August 22, 2006 0

The Trouble with Resource Loading

By in Managing Software Projects

I get asked somewhat regularly about the practice of resource loading in software projects. Now, besides the fact that it refers to people as resources (which reminds me of that horrible phrase: Human Capital Management), the practice is not all it’s cracked up to be – for software projects that is.

For those of you not familiar with it, it’s the process of loading up team members a little at a time (by x%) until presumably their allocation hits 100% and they are now fully booked and unavailable for more work. So for example, you might add a bunch of part-time tasks (say 25% worth) to a person for a couple of days during a particular week, then look at a resource allocation view to see that this team member is 25% booked on Monday through Wednesday.

This practice has a lot of face value (face value = intuitively perceived value). However, it also comes with some serious draw backs that a lot of people aren’t necessarily aware of.

First, the very existance of the ability to allocate people on part-time tasks comes with the cost of having to (often manually) manage this new variable (x% allocation) by team member, over time. This means constantly checking to make sure that no-one has become more than 100% booked for any period of time – otherwise, the schedule is no longer achievable. While some extremely organized project managers have built this into their daily routine (and are extremely hesitant to let it go), the average case goes more like this:

  • Project manager assigns a bunch of work to team members
  • Tool doesn’t prevent (or even warn) about people being more than 100% booked
  • Project manager one day figures out that there are significant chunks of time where team members are over allocated and that the current schedule is not achievable
  • Finish date has already been promised and all hell breaks loose
  • Not to mention that filling people up to 100% allocation creates a false sense of confidence in the plan. In reality, because of factors like Distraction Rates and Time Estimation Error, a good planner should only book people to some number less than 100% to account for these errors and delays. Especially in software projects.

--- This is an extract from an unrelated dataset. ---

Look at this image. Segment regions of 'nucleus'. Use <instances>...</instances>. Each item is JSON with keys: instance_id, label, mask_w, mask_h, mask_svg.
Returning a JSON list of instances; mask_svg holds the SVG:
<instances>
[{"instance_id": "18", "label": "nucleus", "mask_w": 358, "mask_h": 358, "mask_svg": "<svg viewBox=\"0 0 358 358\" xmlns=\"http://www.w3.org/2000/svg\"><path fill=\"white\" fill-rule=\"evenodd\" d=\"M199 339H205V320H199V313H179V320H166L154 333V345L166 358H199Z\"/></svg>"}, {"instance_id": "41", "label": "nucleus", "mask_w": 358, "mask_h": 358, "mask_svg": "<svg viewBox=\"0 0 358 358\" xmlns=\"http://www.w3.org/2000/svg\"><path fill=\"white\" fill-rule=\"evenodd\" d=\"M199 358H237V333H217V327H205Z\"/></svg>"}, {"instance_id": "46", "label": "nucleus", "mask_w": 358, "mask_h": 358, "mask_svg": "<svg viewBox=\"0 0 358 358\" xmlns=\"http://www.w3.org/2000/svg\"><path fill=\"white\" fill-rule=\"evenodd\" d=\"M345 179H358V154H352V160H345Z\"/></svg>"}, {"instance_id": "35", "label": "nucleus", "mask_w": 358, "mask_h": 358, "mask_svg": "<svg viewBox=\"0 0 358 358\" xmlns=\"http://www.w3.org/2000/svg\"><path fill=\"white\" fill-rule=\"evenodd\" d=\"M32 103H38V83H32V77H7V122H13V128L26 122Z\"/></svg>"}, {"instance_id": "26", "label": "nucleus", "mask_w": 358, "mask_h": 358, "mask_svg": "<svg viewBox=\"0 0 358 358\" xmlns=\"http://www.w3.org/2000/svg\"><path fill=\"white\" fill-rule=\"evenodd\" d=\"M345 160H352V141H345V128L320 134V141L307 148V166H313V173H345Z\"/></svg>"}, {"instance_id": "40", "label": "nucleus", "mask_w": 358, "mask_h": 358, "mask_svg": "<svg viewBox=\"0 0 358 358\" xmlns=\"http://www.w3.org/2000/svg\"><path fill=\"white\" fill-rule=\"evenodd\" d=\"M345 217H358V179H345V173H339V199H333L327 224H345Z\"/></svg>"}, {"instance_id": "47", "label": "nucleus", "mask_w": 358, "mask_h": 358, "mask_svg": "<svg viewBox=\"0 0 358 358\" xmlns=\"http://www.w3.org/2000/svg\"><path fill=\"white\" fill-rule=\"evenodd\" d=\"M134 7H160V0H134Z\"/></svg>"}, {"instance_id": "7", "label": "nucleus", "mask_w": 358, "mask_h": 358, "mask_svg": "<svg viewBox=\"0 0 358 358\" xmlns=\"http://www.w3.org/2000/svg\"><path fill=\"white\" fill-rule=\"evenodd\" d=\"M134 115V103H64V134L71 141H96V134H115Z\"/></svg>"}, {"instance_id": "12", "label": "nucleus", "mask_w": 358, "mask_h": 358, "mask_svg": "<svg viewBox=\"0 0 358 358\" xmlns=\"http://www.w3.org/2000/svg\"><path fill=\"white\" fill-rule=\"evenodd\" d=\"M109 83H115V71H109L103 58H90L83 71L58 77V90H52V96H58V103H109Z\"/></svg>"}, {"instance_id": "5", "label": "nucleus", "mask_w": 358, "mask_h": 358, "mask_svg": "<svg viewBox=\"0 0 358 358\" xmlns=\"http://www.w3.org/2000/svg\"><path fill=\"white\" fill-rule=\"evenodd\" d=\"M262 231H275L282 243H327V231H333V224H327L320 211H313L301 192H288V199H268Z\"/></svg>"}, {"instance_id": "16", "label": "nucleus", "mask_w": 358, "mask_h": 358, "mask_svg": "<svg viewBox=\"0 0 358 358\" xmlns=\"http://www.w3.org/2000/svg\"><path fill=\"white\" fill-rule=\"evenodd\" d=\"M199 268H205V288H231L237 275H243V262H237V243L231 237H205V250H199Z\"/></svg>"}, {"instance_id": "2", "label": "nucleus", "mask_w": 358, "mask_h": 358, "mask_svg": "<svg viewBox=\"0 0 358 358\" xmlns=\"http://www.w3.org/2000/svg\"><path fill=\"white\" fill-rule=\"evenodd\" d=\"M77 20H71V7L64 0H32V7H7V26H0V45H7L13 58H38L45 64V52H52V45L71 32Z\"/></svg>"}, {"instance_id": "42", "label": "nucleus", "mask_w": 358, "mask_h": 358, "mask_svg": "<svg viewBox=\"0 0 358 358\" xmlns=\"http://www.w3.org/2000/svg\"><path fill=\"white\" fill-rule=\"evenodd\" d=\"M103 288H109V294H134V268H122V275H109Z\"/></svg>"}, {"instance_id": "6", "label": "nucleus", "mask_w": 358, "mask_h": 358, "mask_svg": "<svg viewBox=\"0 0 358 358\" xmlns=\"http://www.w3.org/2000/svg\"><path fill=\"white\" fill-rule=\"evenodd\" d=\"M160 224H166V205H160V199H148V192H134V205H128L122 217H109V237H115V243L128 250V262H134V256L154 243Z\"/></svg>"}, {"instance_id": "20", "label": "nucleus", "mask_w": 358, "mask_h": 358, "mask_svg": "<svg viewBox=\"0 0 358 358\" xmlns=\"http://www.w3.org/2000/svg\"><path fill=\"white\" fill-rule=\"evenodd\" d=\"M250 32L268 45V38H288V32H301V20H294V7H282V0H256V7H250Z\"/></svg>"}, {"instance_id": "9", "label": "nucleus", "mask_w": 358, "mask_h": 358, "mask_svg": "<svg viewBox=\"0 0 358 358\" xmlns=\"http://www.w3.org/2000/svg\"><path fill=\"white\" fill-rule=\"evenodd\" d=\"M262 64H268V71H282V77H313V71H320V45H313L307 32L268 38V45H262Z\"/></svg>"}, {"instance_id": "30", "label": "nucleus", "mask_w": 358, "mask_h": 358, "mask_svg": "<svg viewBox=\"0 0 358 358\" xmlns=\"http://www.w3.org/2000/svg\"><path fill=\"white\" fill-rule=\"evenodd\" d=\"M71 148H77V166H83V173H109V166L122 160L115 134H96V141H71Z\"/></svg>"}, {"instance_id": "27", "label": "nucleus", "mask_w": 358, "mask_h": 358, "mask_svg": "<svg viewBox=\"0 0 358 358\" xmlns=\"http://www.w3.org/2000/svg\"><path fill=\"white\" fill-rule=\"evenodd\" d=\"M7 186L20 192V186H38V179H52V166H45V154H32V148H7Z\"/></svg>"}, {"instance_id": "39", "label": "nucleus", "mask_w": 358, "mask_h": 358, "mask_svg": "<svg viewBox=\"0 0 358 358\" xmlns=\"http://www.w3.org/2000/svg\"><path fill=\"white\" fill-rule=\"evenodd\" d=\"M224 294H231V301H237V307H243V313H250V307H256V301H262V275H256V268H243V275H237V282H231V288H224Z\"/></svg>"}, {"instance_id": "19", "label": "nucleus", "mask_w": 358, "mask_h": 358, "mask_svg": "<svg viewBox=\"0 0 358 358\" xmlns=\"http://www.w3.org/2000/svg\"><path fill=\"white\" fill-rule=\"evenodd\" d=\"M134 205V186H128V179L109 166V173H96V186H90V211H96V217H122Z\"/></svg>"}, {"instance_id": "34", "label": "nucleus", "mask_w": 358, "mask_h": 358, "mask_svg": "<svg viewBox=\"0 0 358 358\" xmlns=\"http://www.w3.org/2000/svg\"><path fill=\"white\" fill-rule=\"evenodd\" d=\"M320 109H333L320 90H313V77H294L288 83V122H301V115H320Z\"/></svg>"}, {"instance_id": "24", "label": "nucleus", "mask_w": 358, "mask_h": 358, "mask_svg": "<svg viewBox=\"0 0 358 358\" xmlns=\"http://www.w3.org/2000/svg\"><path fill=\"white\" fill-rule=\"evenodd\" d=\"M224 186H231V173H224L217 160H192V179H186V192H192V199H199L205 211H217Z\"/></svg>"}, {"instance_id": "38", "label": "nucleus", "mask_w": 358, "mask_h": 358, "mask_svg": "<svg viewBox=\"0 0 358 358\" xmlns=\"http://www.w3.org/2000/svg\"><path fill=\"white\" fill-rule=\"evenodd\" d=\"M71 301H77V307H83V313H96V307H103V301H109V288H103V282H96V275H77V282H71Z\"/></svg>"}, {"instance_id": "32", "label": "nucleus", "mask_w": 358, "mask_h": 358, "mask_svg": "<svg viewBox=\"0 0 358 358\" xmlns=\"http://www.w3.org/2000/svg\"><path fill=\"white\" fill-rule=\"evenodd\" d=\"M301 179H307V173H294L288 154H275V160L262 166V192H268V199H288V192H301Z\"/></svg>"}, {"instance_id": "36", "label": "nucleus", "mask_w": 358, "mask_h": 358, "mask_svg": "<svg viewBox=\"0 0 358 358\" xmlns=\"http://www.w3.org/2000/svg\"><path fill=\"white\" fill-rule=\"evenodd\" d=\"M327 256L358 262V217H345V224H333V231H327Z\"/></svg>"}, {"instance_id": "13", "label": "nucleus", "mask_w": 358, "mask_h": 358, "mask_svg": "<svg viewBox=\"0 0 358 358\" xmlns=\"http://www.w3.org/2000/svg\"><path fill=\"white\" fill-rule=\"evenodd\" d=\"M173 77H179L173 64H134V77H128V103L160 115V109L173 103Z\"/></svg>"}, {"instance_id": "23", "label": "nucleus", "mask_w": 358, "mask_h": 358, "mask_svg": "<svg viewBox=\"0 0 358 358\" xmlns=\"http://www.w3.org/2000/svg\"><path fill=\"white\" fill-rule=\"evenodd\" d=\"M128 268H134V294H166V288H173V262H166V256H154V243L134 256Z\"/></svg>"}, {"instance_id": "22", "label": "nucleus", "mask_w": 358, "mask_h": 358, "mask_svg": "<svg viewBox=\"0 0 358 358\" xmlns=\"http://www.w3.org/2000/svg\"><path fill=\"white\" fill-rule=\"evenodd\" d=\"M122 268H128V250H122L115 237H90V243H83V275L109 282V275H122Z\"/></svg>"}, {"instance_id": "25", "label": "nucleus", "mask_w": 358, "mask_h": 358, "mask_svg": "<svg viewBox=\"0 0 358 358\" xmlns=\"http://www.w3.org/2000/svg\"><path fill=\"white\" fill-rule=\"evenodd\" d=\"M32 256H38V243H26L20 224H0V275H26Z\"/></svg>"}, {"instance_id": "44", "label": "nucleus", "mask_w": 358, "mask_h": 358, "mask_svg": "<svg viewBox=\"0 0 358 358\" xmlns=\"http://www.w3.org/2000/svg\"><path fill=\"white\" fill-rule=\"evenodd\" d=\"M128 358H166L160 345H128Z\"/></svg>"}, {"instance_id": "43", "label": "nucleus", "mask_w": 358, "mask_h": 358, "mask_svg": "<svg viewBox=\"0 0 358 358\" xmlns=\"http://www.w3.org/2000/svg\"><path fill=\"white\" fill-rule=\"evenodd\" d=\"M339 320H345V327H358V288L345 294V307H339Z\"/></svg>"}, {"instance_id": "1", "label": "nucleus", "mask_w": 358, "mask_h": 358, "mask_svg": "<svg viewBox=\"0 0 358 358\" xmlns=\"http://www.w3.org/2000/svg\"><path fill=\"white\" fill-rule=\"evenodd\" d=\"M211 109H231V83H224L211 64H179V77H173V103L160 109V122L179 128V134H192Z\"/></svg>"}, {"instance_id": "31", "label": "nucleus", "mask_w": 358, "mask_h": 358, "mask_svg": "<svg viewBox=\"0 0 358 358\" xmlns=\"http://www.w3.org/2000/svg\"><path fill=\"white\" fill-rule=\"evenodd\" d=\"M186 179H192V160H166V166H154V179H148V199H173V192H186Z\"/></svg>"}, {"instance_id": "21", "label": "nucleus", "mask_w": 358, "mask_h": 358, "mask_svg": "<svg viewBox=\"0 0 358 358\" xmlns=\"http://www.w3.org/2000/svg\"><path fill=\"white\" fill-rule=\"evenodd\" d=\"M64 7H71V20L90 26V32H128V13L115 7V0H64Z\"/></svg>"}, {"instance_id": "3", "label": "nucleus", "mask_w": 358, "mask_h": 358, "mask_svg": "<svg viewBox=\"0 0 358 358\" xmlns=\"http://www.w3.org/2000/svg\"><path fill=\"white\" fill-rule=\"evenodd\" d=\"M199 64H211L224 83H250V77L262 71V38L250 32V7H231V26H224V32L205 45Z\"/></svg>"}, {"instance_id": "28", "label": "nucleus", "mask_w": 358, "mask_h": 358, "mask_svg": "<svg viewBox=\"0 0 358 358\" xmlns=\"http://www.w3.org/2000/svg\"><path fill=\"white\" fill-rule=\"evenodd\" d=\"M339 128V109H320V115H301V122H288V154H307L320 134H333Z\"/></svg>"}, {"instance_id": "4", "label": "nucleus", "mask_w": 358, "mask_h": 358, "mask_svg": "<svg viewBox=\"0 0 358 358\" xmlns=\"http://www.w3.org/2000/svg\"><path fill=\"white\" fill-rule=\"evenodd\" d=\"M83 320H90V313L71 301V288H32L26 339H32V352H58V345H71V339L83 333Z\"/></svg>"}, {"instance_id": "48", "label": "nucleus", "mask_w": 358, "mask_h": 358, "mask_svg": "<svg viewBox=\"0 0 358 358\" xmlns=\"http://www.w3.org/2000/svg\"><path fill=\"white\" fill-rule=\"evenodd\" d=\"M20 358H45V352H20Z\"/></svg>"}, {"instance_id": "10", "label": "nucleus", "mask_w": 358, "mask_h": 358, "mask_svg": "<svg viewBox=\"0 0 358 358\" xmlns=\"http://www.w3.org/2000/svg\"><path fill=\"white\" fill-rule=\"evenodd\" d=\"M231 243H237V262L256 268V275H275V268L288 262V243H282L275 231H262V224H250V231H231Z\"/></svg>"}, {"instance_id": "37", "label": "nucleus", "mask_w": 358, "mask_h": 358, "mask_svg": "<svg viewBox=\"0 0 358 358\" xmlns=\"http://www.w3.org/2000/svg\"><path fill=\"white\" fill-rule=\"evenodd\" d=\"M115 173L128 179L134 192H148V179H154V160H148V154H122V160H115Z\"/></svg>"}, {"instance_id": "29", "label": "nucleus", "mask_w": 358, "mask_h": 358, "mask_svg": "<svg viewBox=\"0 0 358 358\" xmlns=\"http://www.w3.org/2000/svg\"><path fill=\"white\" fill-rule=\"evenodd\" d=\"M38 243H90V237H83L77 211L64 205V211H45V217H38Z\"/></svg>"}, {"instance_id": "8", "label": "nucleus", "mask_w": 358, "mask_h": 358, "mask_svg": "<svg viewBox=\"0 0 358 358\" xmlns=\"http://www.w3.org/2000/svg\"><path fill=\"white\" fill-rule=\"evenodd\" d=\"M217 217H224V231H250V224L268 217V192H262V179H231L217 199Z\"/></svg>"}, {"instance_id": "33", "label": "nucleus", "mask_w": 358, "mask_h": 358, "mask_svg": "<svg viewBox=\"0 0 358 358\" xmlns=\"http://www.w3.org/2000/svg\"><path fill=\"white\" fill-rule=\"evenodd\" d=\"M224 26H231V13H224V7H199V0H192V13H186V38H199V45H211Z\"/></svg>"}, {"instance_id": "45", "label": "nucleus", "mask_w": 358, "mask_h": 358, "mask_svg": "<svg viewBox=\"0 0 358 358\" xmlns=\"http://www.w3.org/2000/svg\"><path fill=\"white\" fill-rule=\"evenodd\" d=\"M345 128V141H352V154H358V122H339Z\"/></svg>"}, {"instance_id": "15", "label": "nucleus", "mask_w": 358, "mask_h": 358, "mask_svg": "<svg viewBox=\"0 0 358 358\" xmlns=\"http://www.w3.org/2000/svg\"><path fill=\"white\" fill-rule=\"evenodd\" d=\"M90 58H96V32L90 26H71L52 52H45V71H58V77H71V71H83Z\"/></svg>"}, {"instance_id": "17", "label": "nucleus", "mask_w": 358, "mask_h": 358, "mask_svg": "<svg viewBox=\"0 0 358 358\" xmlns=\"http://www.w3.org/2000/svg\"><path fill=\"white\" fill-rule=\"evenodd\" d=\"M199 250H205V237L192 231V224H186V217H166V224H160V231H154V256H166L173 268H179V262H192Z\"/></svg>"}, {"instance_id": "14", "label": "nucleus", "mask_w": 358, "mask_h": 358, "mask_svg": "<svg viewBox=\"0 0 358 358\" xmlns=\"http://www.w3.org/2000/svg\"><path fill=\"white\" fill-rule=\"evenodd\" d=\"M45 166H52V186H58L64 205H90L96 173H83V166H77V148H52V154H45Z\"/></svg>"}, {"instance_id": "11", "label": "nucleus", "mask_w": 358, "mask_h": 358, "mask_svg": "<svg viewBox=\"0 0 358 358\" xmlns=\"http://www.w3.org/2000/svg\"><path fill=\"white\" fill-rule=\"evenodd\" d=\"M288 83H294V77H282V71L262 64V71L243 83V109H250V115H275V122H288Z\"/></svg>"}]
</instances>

Second, since we’re talking about software projects here, it’s a well documented fact that context switching is a productivity killer of software projects. Engineers really need to sit down for larger chunks of uninterrupted time to focus on particular features. Some have said that the amount of time that it takes for a coder to get “in the zone” can be hours before that coder reaches optimal productivity and quality output. This says to me that there is a serious productivity cost to actually scheduling by the part-day (which equates to this % allocation way of scheduling).

Third, often times when you’re thinking about a particular “task” as being part-time over a period (say 50% over 2 weeks, for example), what you’re really talking about is a short-hand for, “I’ve got a longer-term activity that I’m going to break into chunks and work on between now and then”, which can often also structured as a task-group and broken into individual tasks. So for example, instead of thinking of “build the data storage layer” being something you do 50% of your time over a period of a month, why not break it down further into components and schedule those components for a day (or couple) days at a time? That way you avoid the cost of context switching (increasing productivity and quality) and get greater visibility out of your schedule. Sure, little things will come up that take an hour here and there, but there are other ways of accounting for that, and at the granularity of a schedule (vs. a to-do list), counting each individual hour offers a serious diminishing return.

Finally, and I think most importantly, there are a lot really powerful things you can do with managing risk in a schedule (which is pretty darn important in software projects) that is modelled like a queue (a one dimensional space – like a timeline). When your schedule is modelled in 2 dimensions (time and x% allocation), you lose the ability to make some very good assumptions (like no-one should be more than 100% allocated AND a person can only be booked on a single “large” task at a time). These important assumptions (or scheduling rules) can serve to reduce the complexity of working with your schedule. They can serve to reduce errors and time-suckage, and actually help you manage risk. Devshop does this automatically by factoring in time for Time Estimation Error and Distraction Rates that have been individually tracked by team member over time.

My opinion of resource loading as a practice is that it is a short-hand notation for what should actually be broken down into discrete tasks. In the very short term, it feels like a good way to model work because our brains like to think in terms of patterns (doing something for y% of each day for 2 weeks is a lot easier to remember than 20 individual tasks, 2 per day for 10 days). However, we’re writing this stuff down anyway right? Might as well break it down and reap the benefits of those pretty basic assumptions about not overbooking someone and not incurring the extra time-suck factor for manually watching over x% allocation or worse – getting caught with your pants down one day when you notice the schedule you just promised someone shows some people double booked and isn’t actually achievable.

Unfortunately no single model of scheduling will allow you represent with perfect precision the work as it will actually occur. The trick is choosing a model that for a reasonable amount of input, produces the best result – and for software, that’s all about delivering on time, and fending off risk. Your best bet is to choose a model that is designed to help you deliver on your mission. One model might be better for managing the schedule for part-time employees at a Home Depot, whereas another is more appropriate for the dynamics of a software team. For software projects, your mission is delivering high quality products on-time. Choose wisely.